#### EXTRAIT CHOISI:
_ _ _ _

D'autres auteurs vont plutôt utiliser des Modèles
à Correction d'Erreur (MCE). C'est le cas par exemple de Ngaresseum
(2008), qui se donne pour but d'analyser la relation entre le capital public et
la croissance économique en Côte d'Ivoire. Ses résultats
montrent que le capital public, la consommation publique et le capital
privé, exercent des effets positifs et significatifs sur le revenu par
tête, tandis que les exportations et l'aide publique au
développement affectent négativement et significativement cette
dernière variable. Il montre donc qu'il y a une causalité
à la Granger entre toutes ces variables et le revenu par tête en
Côte d'Ivoire.
Opérant sur des données de panel d'un
échantillon de 39 pays à revenus faibles, Gupta et al. (2005) ont
cherché à analyser l'impact des politiques fiscales et de la
composition des dépenses publiques sur la croissance dans ces pays. Ils
ont alors montré que les pays où les salaires des fonctionnaires
représentent la part la plus importante des dépenses publiques
ont tendance à enregistrer des taux de croissance faibles, tandis que
ceux où les dépenses en capital sont plus importantes connaissent
une expansion plus rapide.

_ _ _ _

#### DONNÉES ENREGISTRÉES:
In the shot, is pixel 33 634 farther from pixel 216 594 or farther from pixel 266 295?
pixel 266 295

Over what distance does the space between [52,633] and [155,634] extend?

_ _ _ _

#### SÉRIE D'EXERCICES:
(A) Dites si chacune des affirmations suivantes concorde avec l'extrait sur les dépenses publiques et la croissance, en répondant par oui ou par non et en citant les mots décisifs de l'extrait. (i) D'après Ngaresseum (2008), l'aide publique au développement a un effet positif sur le revenu par tête en Côte d'Ivoire. (ii) L'étude de Gupta et al. (2005) porte sur 39 pays à revenus faibles. (iii) Les pays où les dépenses en capital sont plus importantes connaissent une croissance plus lente.
(B) Poursuivez l'extrait sur les dépenses publiques et la croissance à partir de sa dernière phrase.

#### RÉPONSES PAR EXERCICE:
(A)
(i) Non : « les exportations et l'aide publique au développement affectent négativement et significativement cette dernière variable ».
(ii) Oui : « échantillon de 39 pays à revenus faibles ».
(iii) Non : « ceux où les dépenses en capital sont plus importantes connaissent une expansion plus rapide ».

(B)
? L'estimation sur séries chronologiques de
fonctions de production
Riadh Ben Jelili (2000), dont la préoccupation
était d'étudier l'impact des dépenses publiques sur la
croissance en Tunisie, va opter pour la régression dite de Ridge.
En partant d'une relation économétrique liant le taux de
croissance du PIB à différentes variables explicatives relatives
aux différentes formes de dépenses publiques, il arrive à
conclure qu'il existe une contribution productive des dépenses
d'investissement publics en infrastructure et en capital humain à la
croissance du PIB en Tunisie, et aussi au constat d'un impact
d'externalité positive très significatif des dépenses
publiques de consommation sur la croissance économique. Par contre, il
reconnaîtra à la fin de son travail qu'une étude de ce
genre devrait passer par la formulation d'un modèle dynamique qui prend
en compte les interactions entre les agents de l'économie.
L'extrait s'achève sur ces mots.